* Quoted text
╭──

The PSLM is an advocacy group directing its efforts more toward social action and issues of economic justice and labor, Estrada said.

Daniel R. Morgan '99, a member of PSLM, said the group's mission includes educating the Harvard community about labor issues and getting students involved with the labor movement outside the University.

Morgan says that the organization's major goals this year are examining Harvard as a workplace, organizing campaigns and rallies and encouraging Harvard professors to end unfair labor practices.

Members of the PSLM are excited by their new PBHA membership, Morgan said.

"I think it's a great opportunity for us. I think it's a great change to be able to link together student service and student activism," he said.

Morgan also said he hopes the addition of PMLA, a social action group, to the PBHA roster will encourage the public service organization to become more aware of the roots of the problems which force people to seek help from its service groups.

"I hope this will serve as a turn for PBHA to be more activist-oriented and not to have the activist and service communities so completely disjointed as they are now," Morgan said.

The AYSC-an organization founded in 1992 by Jason Q. Purnell '99 while he was still in high school in his home town of St. Louis, Mo.-seeks to educate and empower high school students to become involved in public service in order to address pressing social problems in their communities.

Purnell, president of AYSC, said he and the other leaders of the organization hope to include three components in their public service agenda: a community action program, a survey of youth program and a youth forum program.

╰──

* Supplied material
╭──

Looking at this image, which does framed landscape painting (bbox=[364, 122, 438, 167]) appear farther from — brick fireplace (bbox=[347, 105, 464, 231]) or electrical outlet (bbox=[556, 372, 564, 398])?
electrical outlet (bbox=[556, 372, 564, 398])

╰──

* Exercise requirements
A) According to the article on student groups, which components do the leaders of AYSC hope to include in their public service agenda? List all of them.
B) Write out the passage of the article on student groups from "Members of the" up to and including "its service groups.".
The material above is not connected to the article on student groups.

* Full solutions
A)
- A community action program
- A survey of youth program
- A youth forum program

B)
Members of the PSLM are excited by their new PBHA membership, Morgan said.

"I think it's a great opportunity for us. I think it's a great change to be able to link together student service and student activism," he said.

Morgan also said he hopes the addition of PMLA, a social action group, to the PBHA roster will encourage the public service organization to become more aware of the roots of the problems which force people to seek help from its service groups.